TO DO: Could you reproduce, word for word, the lines between the one containing "Looking at the layout, is" and the one containing "2.08 meters", inclusive?

DATA PROVIDED:

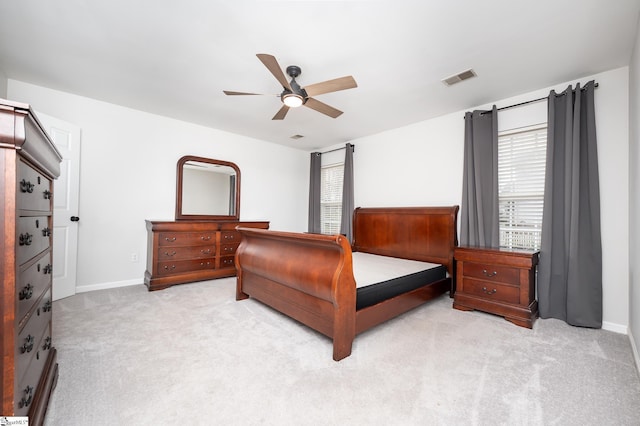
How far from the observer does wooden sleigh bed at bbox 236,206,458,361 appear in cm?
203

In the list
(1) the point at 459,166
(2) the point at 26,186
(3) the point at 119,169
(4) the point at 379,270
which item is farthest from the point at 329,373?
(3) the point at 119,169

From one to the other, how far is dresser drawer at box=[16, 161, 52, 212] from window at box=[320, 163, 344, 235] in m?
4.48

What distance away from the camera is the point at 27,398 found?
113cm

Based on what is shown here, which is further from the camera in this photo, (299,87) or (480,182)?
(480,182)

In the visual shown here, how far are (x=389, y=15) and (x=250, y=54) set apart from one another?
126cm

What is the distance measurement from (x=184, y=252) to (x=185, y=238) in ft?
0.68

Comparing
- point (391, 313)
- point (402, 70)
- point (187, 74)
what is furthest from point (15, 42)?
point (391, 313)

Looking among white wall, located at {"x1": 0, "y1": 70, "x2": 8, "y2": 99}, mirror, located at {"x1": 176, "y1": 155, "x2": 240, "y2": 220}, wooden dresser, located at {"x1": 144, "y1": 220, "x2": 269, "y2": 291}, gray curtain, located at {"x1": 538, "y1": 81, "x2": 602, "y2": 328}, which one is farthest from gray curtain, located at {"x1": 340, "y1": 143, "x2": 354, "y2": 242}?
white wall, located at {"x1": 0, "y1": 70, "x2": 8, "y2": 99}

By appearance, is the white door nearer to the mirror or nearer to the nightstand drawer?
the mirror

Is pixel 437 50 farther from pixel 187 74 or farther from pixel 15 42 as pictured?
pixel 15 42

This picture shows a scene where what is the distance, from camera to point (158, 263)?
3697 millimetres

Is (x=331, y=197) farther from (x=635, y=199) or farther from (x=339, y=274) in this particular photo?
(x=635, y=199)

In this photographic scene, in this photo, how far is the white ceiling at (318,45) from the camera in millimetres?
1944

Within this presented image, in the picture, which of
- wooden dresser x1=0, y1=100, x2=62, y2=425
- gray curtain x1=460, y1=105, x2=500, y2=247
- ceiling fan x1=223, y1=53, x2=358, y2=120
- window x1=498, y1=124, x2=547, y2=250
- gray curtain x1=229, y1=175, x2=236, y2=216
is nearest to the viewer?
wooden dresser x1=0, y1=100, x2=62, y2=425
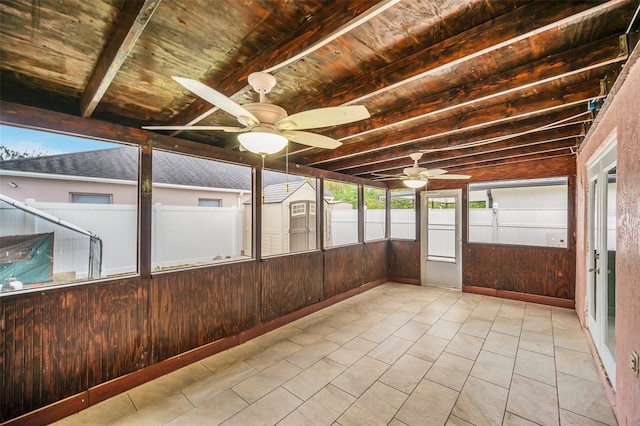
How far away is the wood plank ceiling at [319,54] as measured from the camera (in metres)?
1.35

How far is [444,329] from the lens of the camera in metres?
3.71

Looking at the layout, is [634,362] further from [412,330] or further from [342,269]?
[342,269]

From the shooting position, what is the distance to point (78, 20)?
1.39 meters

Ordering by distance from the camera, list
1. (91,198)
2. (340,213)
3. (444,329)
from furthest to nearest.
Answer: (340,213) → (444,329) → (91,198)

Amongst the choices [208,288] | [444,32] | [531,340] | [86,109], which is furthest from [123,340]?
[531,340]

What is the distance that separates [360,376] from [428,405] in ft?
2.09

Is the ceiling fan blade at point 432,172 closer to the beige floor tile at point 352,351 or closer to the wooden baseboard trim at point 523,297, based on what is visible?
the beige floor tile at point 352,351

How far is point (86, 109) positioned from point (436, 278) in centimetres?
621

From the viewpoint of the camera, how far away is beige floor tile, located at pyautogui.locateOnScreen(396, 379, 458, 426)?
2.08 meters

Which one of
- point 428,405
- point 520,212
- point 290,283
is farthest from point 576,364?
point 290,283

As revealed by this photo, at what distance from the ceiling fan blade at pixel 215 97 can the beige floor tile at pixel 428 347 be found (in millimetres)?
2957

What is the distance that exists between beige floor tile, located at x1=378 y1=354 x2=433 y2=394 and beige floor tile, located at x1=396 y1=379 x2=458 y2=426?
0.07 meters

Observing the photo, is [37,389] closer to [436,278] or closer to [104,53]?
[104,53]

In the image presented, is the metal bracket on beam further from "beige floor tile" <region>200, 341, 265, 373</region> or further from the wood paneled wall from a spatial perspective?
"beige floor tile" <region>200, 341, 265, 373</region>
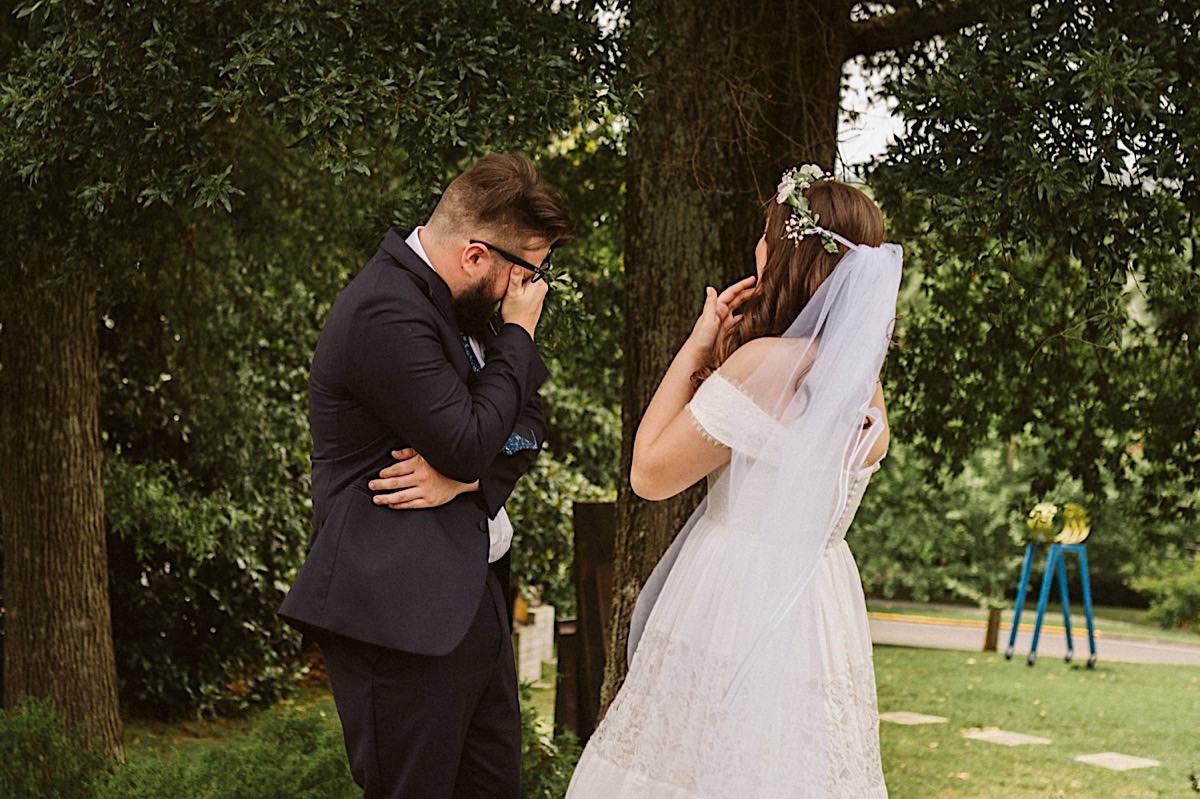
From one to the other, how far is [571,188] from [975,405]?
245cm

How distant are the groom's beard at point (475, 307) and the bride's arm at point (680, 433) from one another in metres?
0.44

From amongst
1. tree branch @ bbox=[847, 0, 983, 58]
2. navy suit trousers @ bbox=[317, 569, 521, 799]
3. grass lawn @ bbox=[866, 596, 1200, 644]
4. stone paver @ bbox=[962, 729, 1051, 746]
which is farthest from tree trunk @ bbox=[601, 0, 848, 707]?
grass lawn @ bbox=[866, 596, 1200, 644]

--

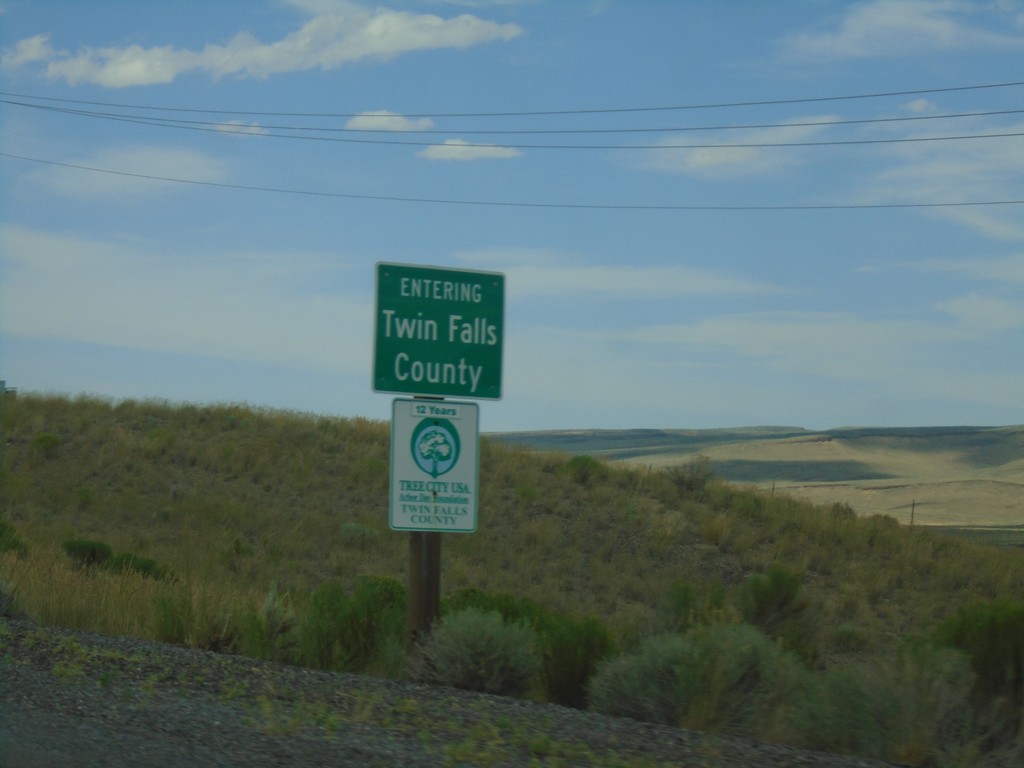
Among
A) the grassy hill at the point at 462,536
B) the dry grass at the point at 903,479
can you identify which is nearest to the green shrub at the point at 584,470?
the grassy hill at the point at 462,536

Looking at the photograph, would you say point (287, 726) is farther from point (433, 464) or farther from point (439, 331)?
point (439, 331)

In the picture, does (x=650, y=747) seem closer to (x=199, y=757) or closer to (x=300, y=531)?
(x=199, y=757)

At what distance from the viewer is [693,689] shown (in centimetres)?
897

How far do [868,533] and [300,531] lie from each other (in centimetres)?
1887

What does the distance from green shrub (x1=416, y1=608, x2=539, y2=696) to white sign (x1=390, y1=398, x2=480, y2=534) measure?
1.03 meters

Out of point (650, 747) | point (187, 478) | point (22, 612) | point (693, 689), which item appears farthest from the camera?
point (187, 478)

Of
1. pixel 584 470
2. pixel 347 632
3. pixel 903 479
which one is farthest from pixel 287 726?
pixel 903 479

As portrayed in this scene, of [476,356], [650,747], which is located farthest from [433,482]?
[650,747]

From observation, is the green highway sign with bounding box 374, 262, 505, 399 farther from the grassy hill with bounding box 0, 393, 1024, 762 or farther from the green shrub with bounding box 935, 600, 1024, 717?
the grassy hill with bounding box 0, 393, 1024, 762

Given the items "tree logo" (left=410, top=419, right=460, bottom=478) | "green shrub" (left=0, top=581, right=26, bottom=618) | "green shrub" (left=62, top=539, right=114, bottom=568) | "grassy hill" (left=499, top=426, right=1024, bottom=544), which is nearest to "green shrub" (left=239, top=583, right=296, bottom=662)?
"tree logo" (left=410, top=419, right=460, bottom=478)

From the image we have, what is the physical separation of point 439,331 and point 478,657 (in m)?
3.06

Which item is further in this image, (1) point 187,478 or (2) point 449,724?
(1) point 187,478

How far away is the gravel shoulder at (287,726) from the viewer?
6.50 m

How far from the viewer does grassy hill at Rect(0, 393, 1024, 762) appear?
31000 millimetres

TASK ANSWER:
Looking at the layout, is [634,362] further from [412,330] or further from [342,269]?
[342,269]

From the shooting position, what is the distance to point (78, 20)?
1.39 meters

Ordering by distance from the camera, list
1. (91,198)
2. (340,213)
3. (444,329)
from furthest to nearest.
Answer: (340,213) → (444,329) → (91,198)

Amongst the choices [208,288] | [444,32] | [531,340] | [86,109], which is furthest from [123,340]?
[531,340]

What is the distance that separates [360,376] from [428,405] in ft?
2.09

Is the ceiling fan blade at point 432,172 closer to the beige floor tile at point 352,351 or closer to the wooden baseboard trim at point 523,297, based on what is visible?
the beige floor tile at point 352,351

How far is point (86, 109) positioned from point (436, 278) in centimetres?
621

From the viewpoint of the camera, how far away is beige floor tile, located at pyautogui.locateOnScreen(396, 379, 458, 426)?
2.08 meters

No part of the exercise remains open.